A new level of anger
For Marques, the fact that so many people, as well as the leadership of Unita, chose to ignore the warning from the government and turn our regardless was very significant.

"A year ago, no-one would have showed up," he said. "But now, they are prepared to stand up to the authorities and that reveals a new level of anger.

"There is a new wave of people finding new solidarity and, in some ways, Ganga, Cassule and Kamunlingue have all become symbols of that, which is exactly what the MPLA didn’t want to happen but has."

Although the largest concentration of people formed in the capital Luanda on Saturday, there were also small pockets of people who tried to protest in other towns and cities around the country, though their attempts were quickly put down.

The New York-based lobby group Human Rights Watch has strongly condemned the reaction of the police who deployed helicopters, dog teams, mounted police and armed patrols, and used tear gas and water cannons.

Its deputy Africa director Leslie Lefkow said: “The government’s killing of an activist and the mass arrests and dispersal with tear gas of peaceful protesters is only increasing public discontent. Opposition parties and activists have every right to peacefully protest alleged murders by security forces and to call for justice.”

Lefkow urged a full investigation into the fatal shooting of Ganga and into allegations that a human rights lawyer was also manhandled by police officers on the day of the protest.

More protests
In an interview with Reuters this week, Unita’s leader, Isaias Samakuva, said more protests were likely.

“We are left with no other way than to go to the streets. Maybe then they [the ruling MPLA party] will listen to us,” he said.

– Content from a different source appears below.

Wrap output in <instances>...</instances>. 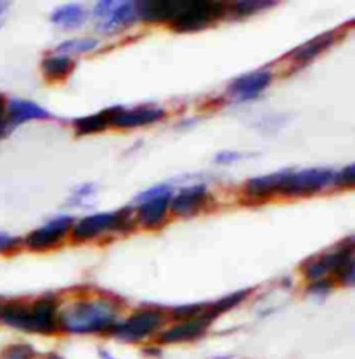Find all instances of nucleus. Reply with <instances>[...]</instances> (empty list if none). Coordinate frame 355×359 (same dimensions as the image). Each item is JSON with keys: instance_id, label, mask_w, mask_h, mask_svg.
Wrapping results in <instances>:
<instances>
[{"instance_id": "nucleus-35", "label": "nucleus", "mask_w": 355, "mask_h": 359, "mask_svg": "<svg viewBox=\"0 0 355 359\" xmlns=\"http://www.w3.org/2000/svg\"><path fill=\"white\" fill-rule=\"evenodd\" d=\"M116 2L115 0H102V2H99L96 6V16L99 18H108L109 14H111V11L115 9Z\"/></svg>"}, {"instance_id": "nucleus-19", "label": "nucleus", "mask_w": 355, "mask_h": 359, "mask_svg": "<svg viewBox=\"0 0 355 359\" xmlns=\"http://www.w3.org/2000/svg\"><path fill=\"white\" fill-rule=\"evenodd\" d=\"M85 20H87V11L83 9L82 6H76V4L61 7V9H57L56 13L50 16V21H53L54 25H60V27L63 28L82 27V23Z\"/></svg>"}, {"instance_id": "nucleus-24", "label": "nucleus", "mask_w": 355, "mask_h": 359, "mask_svg": "<svg viewBox=\"0 0 355 359\" xmlns=\"http://www.w3.org/2000/svg\"><path fill=\"white\" fill-rule=\"evenodd\" d=\"M207 306H204V304H188V306H179L174 309V318H177V320H184V321L194 320V318H201L204 316Z\"/></svg>"}, {"instance_id": "nucleus-5", "label": "nucleus", "mask_w": 355, "mask_h": 359, "mask_svg": "<svg viewBox=\"0 0 355 359\" xmlns=\"http://www.w3.org/2000/svg\"><path fill=\"white\" fill-rule=\"evenodd\" d=\"M335 172L329 168H305V170H286L281 184L283 195L302 196L321 191L326 186L333 184Z\"/></svg>"}, {"instance_id": "nucleus-13", "label": "nucleus", "mask_w": 355, "mask_h": 359, "mask_svg": "<svg viewBox=\"0 0 355 359\" xmlns=\"http://www.w3.org/2000/svg\"><path fill=\"white\" fill-rule=\"evenodd\" d=\"M352 250H354L352 243L343 245V247L336 248V250L331 252V254H326L323 257L316 259V261H312L309 266H307L305 269L307 278L312 281H317V280H324L328 274L336 273L340 264L345 261L349 255H352Z\"/></svg>"}, {"instance_id": "nucleus-23", "label": "nucleus", "mask_w": 355, "mask_h": 359, "mask_svg": "<svg viewBox=\"0 0 355 359\" xmlns=\"http://www.w3.org/2000/svg\"><path fill=\"white\" fill-rule=\"evenodd\" d=\"M99 43H101L99 39H90V36H85V39H71L60 43L56 53H61V56H66V54H85L90 53V50H96Z\"/></svg>"}, {"instance_id": "nucleus-14", "label": "nucleus", "mask_w": 355, "mask_h": 359, "mask_svg": "<svg viewBox=\"0 0 355 359\" xmlns=\"http://www.w3.org/2000/svg\"><path fill=\"white\" fill-rule=\"evenodd\" d=\"M211 320H208L207 316L194 318V320L182 321L181 325H175V327L168 328L167 332H163L160 335V340L163 344H181V342H189V340H196L207 332V328L210 327Z\"/></svg>"}, {"instance_id": "nucleus-31", "label": "nucleus", "mask_w": 355, "mask_h": 359, "mask_svg": "<svg viewBox=\"0 0 355 359\" xmlns=\"http://www.w3.org/2000/svg\"><path fill=\"white\" fill-rule=\"evenodd\" d=\"M94 193H96V186H94V184H83V186H80L78 189H75V191H73V195H71V198H69V201H71V203H80V201H83L85 198L92 196Z\"/></svg>"}, {"instance_id": "nucleus-36", "label": "nucleus", "mask_w": 355, "mask_h": 359, "mask_svg": "<svg viewBox=\"0 0 355 359\" xmlns=\"http://www.w3.org/2000/svg\"><path fill=\"white\" fill-rule=\"evenodd\" d=\"M9 6H11L9 2H0V21H2L4 14L7 13V9H9Z\"/></svg>"}, {"instance_id": "nucleus-22", "label": "nucleus", "mask_w": 355, "mask_h": 359, "mask_svg": "<svg viewBox=\"0 0 355 359\" xmlns=\"http://www.w3.org/2000/svg\"><path fill=\"white\" fill-rule=\"evenodd\" d=\"M248 295H250V290H239V292H234L232 295L224 297V299H221L218 302L208 304L207 311H204V316H207L208 320L214 321L218 314H222V313H225V311L236 307L237 304L243 302Z\"/></svg>"}, {"instance_id": "nucleus-25", "label": "nucleus", "mask_w": 355, "mask_h": 359, "mask_svg": "<svg viewBox=\"0 0 355 359\" xmlns=\"http://www.w3.org/2000/svg\"><path fill=\"white\" fill-rule=\"evenodd\" d=\"M276 6V2H258V0H246V2H237L236 4V13L239 16H250V14L258 13V11L267 9V7Z\"/></svg>"}, {"instance_id": "nucleus-17", "label": "nucleus", "mask_w": 355, "mask_h": 359, "mask_svg": "<svg viewBox=\"0 0 355 359\" xmlns=\"http://www.w3.org/2000/svg\"><path fill=\"white\" fill-rule=\"evenodd\" d=\"M284 174H286V170H281L269 175H258V177L250 179L246 182V193L253 198H265L269 195H274V193H279Z\"/></svg>"}, {"instance_id": "nucleus-11", "label": "nucleus", "mask_w": 355, "mask_h": 359, "mask_svg": "<svg viewBox=\"0 0 355 359\" xmlns=\"http://www.w3.org/2000/svg\"><path fill=\"white\" fill-rule=\"evenodd\" d=\"M165 116V109L162 108H137L125 109L116 106L115 113L111 116V126L120 129H132V127H142L148 123H155Z\"/></svg>"}, {"instance_id": "nucleus-10", "label": "nucleus", "mask_w": 355, "mask_h": 359, "mask_svg": "<svg viewBox=\"0 0 355 359\" xmlns=\"http://www.w3.org/2000/svg\"><path fill=\"white\" fill-rule=\"evenodd\" d=\"M208 198L210 196L204 186H193V188L181 189L177 195L172 196L170 208L181 217H193L208 203Z\"/></svg>"}, {"instance_id": "nucleus-26", "label": "nucleus", "mask_w": 355, "mask_h": 359, "mask_svg": "<svg viewBox=\"0 0 355 359\" xmlns=\"http://www.w3.org/2000/svg\"><path fill=\"white\" fill-rule=\"evenodd\" d=\"M336 274H338L340 281L343 285H352L354 283V255H349L340 267L336 269Z\"/></svg>"}, {"instance_id": "nucleus-2", "label": "nucleus", "mask_w": 355, "mask_h": 359, "mask_svg": "<svg viewBox=\"0 0 355 359\" xmlns=\"http://www.w3.org/2000/svg\"><path fill=\"white\" fill-rule=\"evenodd\" d=\"M0 321L32 333H53L60 327L57 302L54 299L36 300L35 304L0 302Z\"/></svg>"}, {"instance_id": "nucleus-1", "label": "nucleus", "mask_w": 355, "mask_h": 359, "mask_svg": "<svg viewBox=\"0 0 355 359\" xmlns=\"http://www.w3.org/2000/svg\"><path fill=\"white\" fill-rule=\"evenodd\" d=\"M118 306L113 300L89 299L69 304L63 313L57 314V320L66 332L87 335L113 330L118 321Z\"/></svg>"}, {"instance_id": "nucleus-7", "label": "nucleus", "mask_w": 355, "mask_h": 359, "mask_svg": "<svg viewBox=\"0 0 355 359\" xmlns=\"http://www.w3.org/2000/svg\"><path fill=\"white\" fill-rule=\"evenodd\" d=\"M71 226L73 217H57L28 234L25 243H27V247L30 250H49V248L57 247L64 240L66 234L71 229Z\"/></svg>"}, {"instance_id": "nucleus-28", "label": "nucleus", "mask_w": 355, "mask_h": 359, "mask_svg": "<svg viewBox=\"0 0 355 359\" xmlns=\"http://www.w3.org/2000/svg\"><path fill=\"white\" fill-rule=\"evenodd\" d=\"M248 156H255V155H246V153H239V151H222L215 156V162L221 165H229V163H236L239 160L248 158Z\"/></svg>"}, {"instance_id": "nucleus-8", "label": "nucleus", "mask_w": 355, "mask_h": 359, "mask_svg": "<svg viewBox=\"0 0 355 359\" xmlns=\"http://www.w3.org/2000/svg\"><path fill=\"white\" fill-rule=\"evenodd\" d=\"M270 82H272V73L269 69H260L234 80L227 89V94L236 101H251L258 97L270 86Z\"/></svg>"}, {"instance_id": "nucleus-12", "label": "nucleus", "mask_w": 355, "mask_h": 359, "mask_svg": "<svg viewBox=\"0 0 355 359\" xmlns=\"http://www.w3.org/2000/svg\"><path fill=\"white\" fill-rule=\"evenodd\" d=\"M50 118V113L46 108L39 106L36 102L27 101V99H11L7 102V123L9 129L21 126L30 120H46Z\"/></svg>"}, {"instance_id": "nucleus-37", "label": "nucleus", "mask_w": 355, "mask_h": 359, "mask_svg": "<svg viewBox=\"0 0 355 359\" xmlns=\"http://www.w3.org/2000/svg\"><path fill=\"white\" fill-rule=\"evenodd\" d=\"M99 356H101L102 359H115V358H113L111 356V354H109V353H106V351H99Z\"/></svg>"}, {"instance_id": "nucleus-32", "label": "nucleus", "mask_w": 355, "mask_h": 359, "mask_svg": "<svg viewBox=\"0 0 355 359\" xmlns=\"http://www.w3.org/2000/svg\"><path fill=\"white\" fill-rule=\"evenodd\" d=\"M33 351L28 346H14L11 347L6 359H32Z\"/></svg>"}, {"instance_id": "nucleus-34", "label": "nucleus", "mask_w": 355, "mask_h": 359, "mask_svg": "<svg viewBox=\"0 0 355 359\" xmlns=\"http://www.w3.org/2000/svg\"><path fill=\"white\" fill-rule=\"evenodd\" d=\"M9 132V123H7V102L0 96V139Z\"/></svg>"}, {"instance_id": "nucleus-4", "label": "nucleus", "mask_w": 355, "mask_h": 359, "mask_svg": "<svg viewBox=\"0 0 355 359\" xmlns=\"http://www.w3.org/2000/svg\"><path fill=\"white\" fill-rule=\"evenodd\" d=\"M227 14V6L222 2H186L184 11L172 21L175 32L188 33L200 32L210 27L214 21L221 20Z\"/></svg>"}, {"instance_id": "nucleus-9", "label": "nucleus", "mask_w": 355, "mask_h": 359, "mask_svg": "<svg viewBox=\"0 0 355 359\" xmlns=\"http://www.w3.org/2000/svg\"><path fill=\"white\" fill-rule=\"evenodd\" d=\"M137 18L149 21V23H167L174 21L184 11L186 2H170V0H149V2H137Z\"/></svg>"}, {"instance_id": "nucleus-21", "label": "nucleus", "mask_w": 355, "mask_h": 359, "mask_svg": "<svg viewBox=\"0 0 355 359\" xmlns=\"http://www.w3.org/2000/svg\"><path fill=\"white\" fill-rule=\"evenodd\" d=\"M115 113V108L104 109V111L97 113V115L85 116V118H80L75 122L76 132L78 134H94V132H101L108 129L111 126V116Z\"/></svg>"}, {"instance_id": "nucleus-38", "label": "nucleus", "mask_w": 355, "mask_h": 359, "mask_svg": "<svg viewBox=\"0 0 355 359\" xmlns=\"http://www.w3.org/2000/svg\"><path fill=\"white\" fill-rule=\"evenodd\" d=\"M53 359H60V358H53Z\"/></svg>"}, {"instance_id": "nucleus-6", "label": "nucleus", "mask_w": 355, "mask_h": 359, "mask_svg": "<svg viewBox=\"0 0 355 359\" xmlns=\"http://www.w3.org/2000/svg\"><path fill=\"white\" fill-rule=\"evenodd\" d=\"M163 313L158 309H142L132 314L127 321L116 325L111 330L113 335L125 342H139L146 337L153 335L163 325Z\"/></svg>"}, {"instance_id": "nucleus-18", "label": "nucleus", "mask_w": 355, "mask_h": 359, "mask_svg": "<svg viewBox=\"0 0 355 359\" xmlns=\"http://www.w3.org/2000/svg\"><path fill=\"white\" fill-rule=\"evenodd\" d=\"M335 33H326V35L317 36V39L310 40L305 46H302L300 49L293 50L291 57L298 63H307V61L314 60L316 56H319L324 49H328L333 42H335Z\"/></svg>"}, {"instance_id": "nucleus-33", "label": "nucleus", "mask_w": 355, "mask_h": 359, "mask_svg": "<svg viewBox=\"0 0 355 359\" xmlns=\"http://www.w3.org/2000/svg\"><path fill=\"white\" fill-rule=\"evenodd\" d=\"M331 287H333L331 281H328L324 278V280L314 281V283L309 287V292H310V294H314V295H326V294H329V292H331Z\"/></svg>"}, {"instance_id": "nucleus-30", "label": "nucleus", "mask_w": 355, "mask_h": 359, "mask_svg": "<svg viewBox=\"0 0 355 359\" xmlns=\"http://www.w3.org/2000/svg\"><path fill=\"white\" fill-rule=\"evenodd\" d=\"M21 245V240L16 236H11V234L0 233V254H6V252L16 250Z\"/></svg>"}, {"instance_id": "nucleus-20", "label": "nucleus", "mask_w": 355, "mask_h": 359, "mask_svg": "<svg viewBox=\"0 0 355 359\" xmlns=\"http://www.w3.org/2000/svg\"><path fill=\"white\" fill-rule=\"evenodd\" d=\"M75 68L71 57L68 56H50L43 60L42 72L47 80H63Z\"/></svg>"}, {"instance_id": "nucleus-3", "label": "nucleus", "mask_w": 355, "mask_h": 359, "mask_svg": "<svg viewBox=\"0 0 355 359\" xmlns=\"http://www.w3.org/2000/svg\"><path fill=\"white\" fill-rule=\"evenodd\" d=\"M135 219L130 214V208H123L118 212H102L89 217H83L73 228V238L76 241L94 240L106 233H127L134 228Z\"/></svg>"}, {"instance_id": "nucleus-15", "label": "nucleus", "mask_w": 355, "mask_h": 359, "mask_svg": "<svg viewBox=\"0 0 355 359\" xmlns=\"http://www.w3.org/2000/svg\"><path fill=\"white\" fill-rule=\"evenodd\" d=\"M170 200L172 191L141 203L137 208V221L141 222L144 228H158V226H162L163 222L167 221Z\"/></svg>"}, {"instance_id": "nucleus-29", "label": "nucleus", "mask_w": 355, "mask_h": 359, "mask_svg": "<svg viewBox=\"0 0 355 359\" xmlns=\"http://www.w3.org/2000/svg\"><path fill=\"white\" fill-rule=\"evenodd\" d=\"M172 189L168 188V186H155V188H151V189H148V191H142L141 195H137L135 196V200L139 201V203H144V201H148V200H153V198H158V196H162V195H165V193H170Z\"/></svg>"}, {"instance_id": "nucleus-16", "label": "nucleus", "mask_w": 355, "mask_h": 359, "mask_svg": "<svg viewBox=\"0 0 355 359\" xmlns=\"http://www.w3.org/2000/svg\"><path fill=\"white\" fill-rule=\"evenodd\" d=\"M137 20V7L134 2H116L115 9L101 23L99 30L104 33H113L122 28L130 27Z\"/></svg>"}, {"instance_id": "nucleus-27", "label": "nucleus", "mask_w": 355, "mask_h": 359, "mask_svg": "<svg viewBox=\"0 0 355 359\" xmlns=\"http://www.w3.org/2000/svg\"><path fill=\"white\" fill-rule=\"evenodd\" d=\"M335 182L340 188H352L355 182V168L354 165H347L343 170H340L338 174H335Z\"/></svg>"}]
</instances>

Investors, including many in South Africa, will be watching developments closely. They will be hoping that the oil-rich country, which since the end of the civil war in 2002 has offered businesses rich rewards, manages to contain this anger and it that it does not spill over into sustained civil unrest.

Angola’s long-serving president, José Eduardo dos Santos, will also be watching carefully. Currently in Spain on a “private visit”, which many believe relates to his allegedly deteriorating health, the 71-year-old is understood to be planning his exit from power after 34 years at the helm.

Should he decide to leave office before the next election in 2017, Vice-president Manuel Vicente, the former chief executive of the county’s powerful oil company Sonangol, would take over. However, neither this recent protest nor the way it has been handled is doing much to create a smooth exit.